Bereits seit 2013 wird über das Bauvorhaben diskutiert
Über das Bauvorhaben in der Parkstadt Karlshorst wird bereits seit 2013 diskutiert. Das Areal zwischen Blockdammweg und Hegemeisterweg liegt seit vielen Jahren brach. Gebaut werden sollte gemäß des Berliner Modells, mit dem der Investor verpflichtet wurde, neben sozialem Wohnungsbau auch für Kita- und Schulplätze zu sorgen.
Zwischen Linkspartei und SPD besteht in Lichtenberg seit Beginn der Wahlperiode 2016 eine Kooperationsvereinbarung. Dort wurde vertraglich festgehalten, dass bei wichtigen Bauvorhaben Einvernehmen anzustreben ist. Im Vorfeld der BVV hatte die Linksfraktion nicht angekündigt, das Bauvorhaben geschlossen abzulehnen. Die SPD ist daher davon ausgegangen, dass das Bauvorhaben eine Mehrheit in der BVV findet. Lichtenbergs Bürgermeister Michael Grunst (Linke) zeigte sich ebenfalls überrascht. Er will am Dienstag in der Bezirksamtssitzung aufrufen.
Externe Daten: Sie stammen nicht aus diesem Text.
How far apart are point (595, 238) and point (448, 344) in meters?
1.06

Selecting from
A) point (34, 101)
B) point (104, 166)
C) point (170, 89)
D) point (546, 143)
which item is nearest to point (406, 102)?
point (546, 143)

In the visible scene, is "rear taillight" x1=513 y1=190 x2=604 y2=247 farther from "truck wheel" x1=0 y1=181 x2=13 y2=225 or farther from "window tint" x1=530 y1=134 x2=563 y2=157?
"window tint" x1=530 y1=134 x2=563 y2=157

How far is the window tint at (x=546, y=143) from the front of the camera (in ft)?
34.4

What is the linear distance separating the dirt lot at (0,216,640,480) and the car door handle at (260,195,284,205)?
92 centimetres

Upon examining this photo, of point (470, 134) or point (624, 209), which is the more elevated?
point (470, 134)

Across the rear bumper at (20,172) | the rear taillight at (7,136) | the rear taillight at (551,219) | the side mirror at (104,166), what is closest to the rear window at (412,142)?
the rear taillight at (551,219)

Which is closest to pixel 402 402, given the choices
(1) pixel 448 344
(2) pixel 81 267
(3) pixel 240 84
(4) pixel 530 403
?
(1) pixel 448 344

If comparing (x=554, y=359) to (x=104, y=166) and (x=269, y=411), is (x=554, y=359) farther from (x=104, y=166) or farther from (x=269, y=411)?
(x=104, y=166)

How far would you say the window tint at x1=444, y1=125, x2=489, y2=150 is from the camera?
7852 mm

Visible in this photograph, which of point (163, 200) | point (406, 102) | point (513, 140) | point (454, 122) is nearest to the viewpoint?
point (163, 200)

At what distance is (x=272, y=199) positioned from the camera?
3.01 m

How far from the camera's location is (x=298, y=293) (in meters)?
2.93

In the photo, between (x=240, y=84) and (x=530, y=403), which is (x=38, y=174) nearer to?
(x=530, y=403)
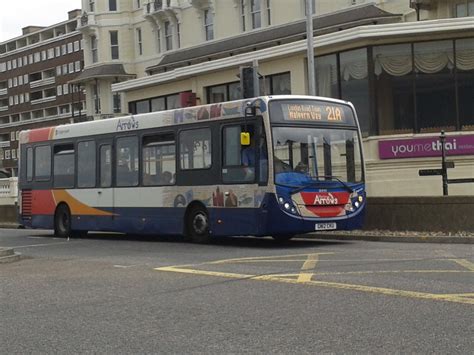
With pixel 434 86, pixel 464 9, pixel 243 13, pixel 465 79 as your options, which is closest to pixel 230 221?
pixel 434 86

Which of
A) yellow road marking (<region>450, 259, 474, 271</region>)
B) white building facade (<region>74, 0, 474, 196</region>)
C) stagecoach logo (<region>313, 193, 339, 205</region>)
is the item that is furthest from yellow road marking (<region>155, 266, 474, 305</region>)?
white building facade (<region>74, 0, 474, 196</region>)

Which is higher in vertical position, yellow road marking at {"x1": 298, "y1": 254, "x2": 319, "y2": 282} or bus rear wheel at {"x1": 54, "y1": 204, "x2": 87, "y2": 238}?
bus rear wheel at {"x1": 54, "y1": 204, "x2": 87, "y2": 238}

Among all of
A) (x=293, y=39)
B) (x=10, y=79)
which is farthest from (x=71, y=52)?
(x=293, y=39)

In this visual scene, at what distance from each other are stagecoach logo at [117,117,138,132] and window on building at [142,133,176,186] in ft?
1.98

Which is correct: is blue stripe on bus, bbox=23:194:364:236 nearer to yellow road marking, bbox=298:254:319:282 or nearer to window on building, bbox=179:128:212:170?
window on building, bbox=179:128:212:170

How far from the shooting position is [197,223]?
1666 cm

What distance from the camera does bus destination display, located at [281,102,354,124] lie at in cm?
1529

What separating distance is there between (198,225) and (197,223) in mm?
59

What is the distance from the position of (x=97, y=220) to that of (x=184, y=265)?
7.69 meters

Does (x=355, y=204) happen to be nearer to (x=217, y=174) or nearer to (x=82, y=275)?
(x=217, y=174)

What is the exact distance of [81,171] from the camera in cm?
2014

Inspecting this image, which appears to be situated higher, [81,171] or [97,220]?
[81,171]

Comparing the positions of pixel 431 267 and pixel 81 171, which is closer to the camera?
pixel 431 267

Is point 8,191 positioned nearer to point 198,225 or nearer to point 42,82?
point 198,225
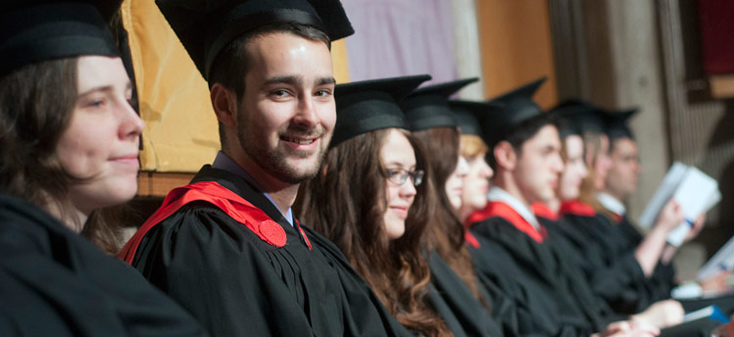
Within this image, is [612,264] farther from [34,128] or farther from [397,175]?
[34,128]

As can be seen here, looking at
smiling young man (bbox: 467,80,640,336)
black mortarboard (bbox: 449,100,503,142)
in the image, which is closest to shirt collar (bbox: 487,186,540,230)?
smiling young man (bbox: 467,80,640,336)

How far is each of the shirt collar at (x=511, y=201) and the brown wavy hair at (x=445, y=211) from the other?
32.9 inches

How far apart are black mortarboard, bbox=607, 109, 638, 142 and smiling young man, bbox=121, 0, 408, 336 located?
13.4 ft

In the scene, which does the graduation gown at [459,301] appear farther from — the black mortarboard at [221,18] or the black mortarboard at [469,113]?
the black mortarboard at [221,18]

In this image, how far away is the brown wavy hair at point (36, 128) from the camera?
4.07ft

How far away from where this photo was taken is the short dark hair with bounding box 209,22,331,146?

Die Fraktionsvorsitzenden der Linken, Kerstin Zimmer und Norman Wolf, bedauerten das vorzeitige Verlassen der SPD aus dem BVV-Saal. „Demokratische Entscheidungen müssen nicht immer allen gefallen, sind aber zu respektieren.“ Dass ihre Fraktion gegen den Antrag stimmte, sei keinesfalls überraschend gewesen. Bereits seit 2016 habe man darauf hingewiesen, „dass das geplante Neubauprojekt vor allem sehr zahlungskräftigen BürgerInnen gewidmet ist.“
Die Bonava sei nach mehreren Gesprächen nicht bereit, zusätzlich 35 preisgünstige Wohnungen zu planen. „Dies vor dem Hintergrund, dass rund die Hälfte der geplanten Wohnungen als hochpreisige Eigentumswohnungen verkauft werden sollen. Stattdessen wurden der Bezirk und die politischen Entscheidungsträger mit dem Bau einer Grundschule in eine Erpressungssituation gedrängt. Die Schule kann nur auf einer Fläche entstehen, die dem Investor gehört und im Falle der Schaffung von Baurecht an den Bezirk übertragen wird.“ Für die Bonava könne es nach der Abstimmung am Donnerstag nur heißen, zurück an den Verhandlungstisch zu kehren.
Investor Bonava „geschockt“
Rico Kallies, Regionsleiter bei Bonava in Deutschland, sagte dem Tagesspiegel am Freitag, er könne die Entscheidung in Lichtenberg in keinerlei Hinsicht nachvollziehen. „Wir sind ehrlich gesagt geschockt. Angesichts der angespannten Wohnungssituation in Berlin macht uns dieses Vorgehen sprachlos. Ein derart unsoziales und teilweise sogar erpresserisches Verhalten Einzelner haben wir jedoch bisher in keinem anderen Bauvorhaben erlebt.“
Bonava hat das Grundstück 2015 gekauft und am 16. Juli 2018 den städtebaulichen Vertrag mit dem Bezirk geschlossen. Darin ist u.a. festgehalten, wie viele der Wohnungen Sozialwohnungen sein werden und wie der Beteiligungsschlüssel für Kita und Grundschule aussieht.
„Die Linke spricht sich bewusst gegen den dringend notwendigen Schul- und Kitabau in Karlshorst aus“, schreibt Gregor Hoffmann, Fraktionsvorsitzender der Lichtenberger CDU-Fraktion, am Freitag. Die Entscheidung, nun gar nicht zu bauen, sei die schlechteste für Karlshorst und ganz Lichtenberg.